-- Begin MATERIAL --
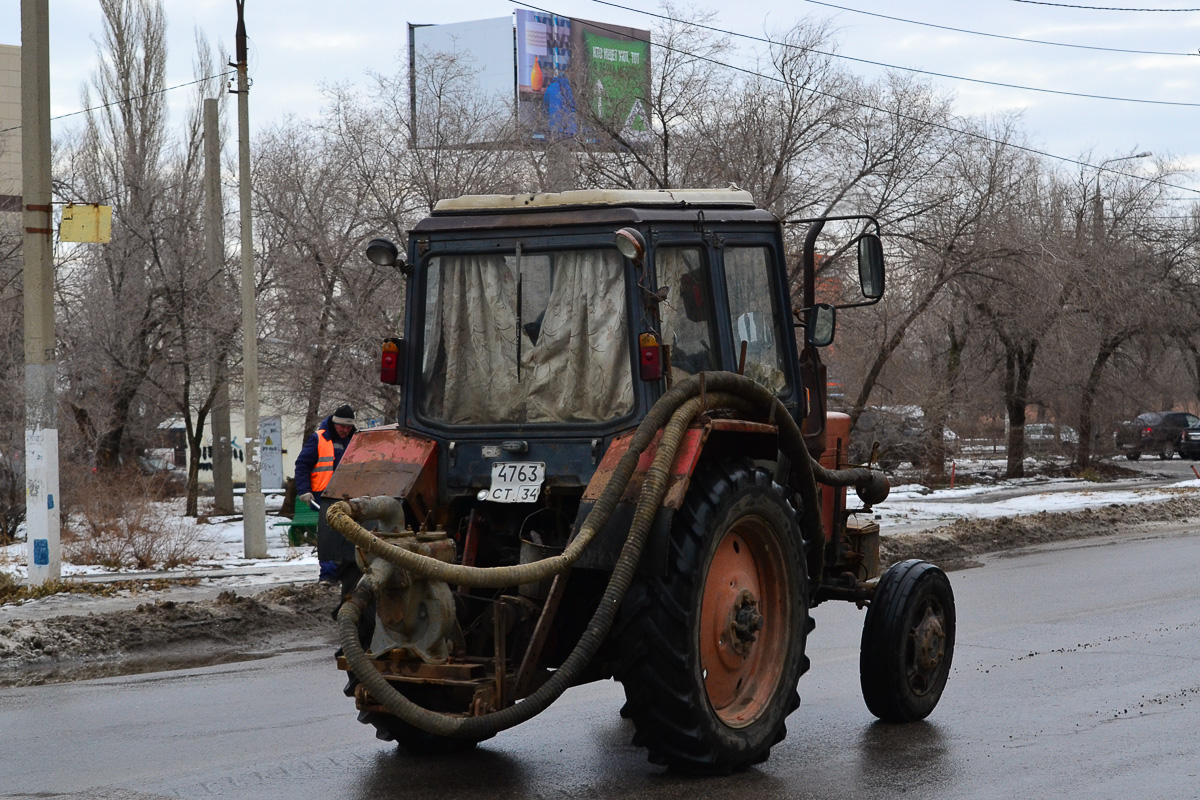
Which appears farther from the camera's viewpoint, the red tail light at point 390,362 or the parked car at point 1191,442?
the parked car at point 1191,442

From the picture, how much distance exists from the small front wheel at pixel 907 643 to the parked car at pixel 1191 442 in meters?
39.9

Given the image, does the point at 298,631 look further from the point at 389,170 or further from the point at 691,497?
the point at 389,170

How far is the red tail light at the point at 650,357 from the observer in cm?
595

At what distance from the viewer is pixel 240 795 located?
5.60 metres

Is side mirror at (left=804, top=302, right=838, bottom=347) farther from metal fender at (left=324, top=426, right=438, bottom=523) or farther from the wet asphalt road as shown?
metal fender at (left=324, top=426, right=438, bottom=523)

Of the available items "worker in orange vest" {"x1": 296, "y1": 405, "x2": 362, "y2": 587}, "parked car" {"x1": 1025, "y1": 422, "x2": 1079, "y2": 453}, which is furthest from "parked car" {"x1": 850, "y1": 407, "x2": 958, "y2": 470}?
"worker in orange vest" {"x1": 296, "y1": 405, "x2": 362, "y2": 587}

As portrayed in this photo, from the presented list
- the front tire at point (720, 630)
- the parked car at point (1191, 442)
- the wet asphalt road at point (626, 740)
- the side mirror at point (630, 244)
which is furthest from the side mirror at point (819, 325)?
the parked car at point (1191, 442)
-- End MATERIAL --
-- Begin MATERIAL --
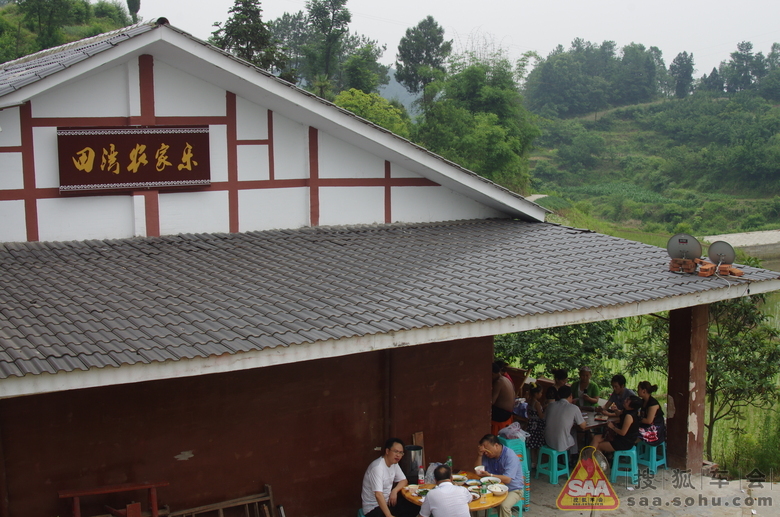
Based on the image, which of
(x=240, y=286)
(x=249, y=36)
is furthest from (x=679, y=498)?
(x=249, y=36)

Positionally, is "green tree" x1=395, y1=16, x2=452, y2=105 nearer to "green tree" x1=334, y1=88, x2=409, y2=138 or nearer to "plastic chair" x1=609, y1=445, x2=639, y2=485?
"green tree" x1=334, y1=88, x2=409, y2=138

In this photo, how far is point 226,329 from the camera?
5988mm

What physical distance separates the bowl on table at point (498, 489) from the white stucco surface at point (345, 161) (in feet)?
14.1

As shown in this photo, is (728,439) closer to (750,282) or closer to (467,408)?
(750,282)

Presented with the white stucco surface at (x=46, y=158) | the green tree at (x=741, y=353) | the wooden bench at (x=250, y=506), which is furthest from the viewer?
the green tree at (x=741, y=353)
-- End MATERIAL --
PROBLEM | Recast the entries from the line with "From the picture, how" to the line with "5.60 metres" as a JSON list of strings, one string per line with blank lines left out.

CORRECT OUTPUT |
[
  "From the picture, how much distance exists from the small front wheel at pixel 907 643 to the parked car at pixel 1191 442 in meters?",
  "39.9",
  "Given the image, does the point at 298,631 look further from the point at 389,170 or further from the point at 691,497?",
  "the point at 389,170",
  "How far is the red tail light at the point at 650,357 from the observer in cm?",
  "595",
  "At what distance from the viewer is pixel 240 795 located?",
  "5.60 metres"
]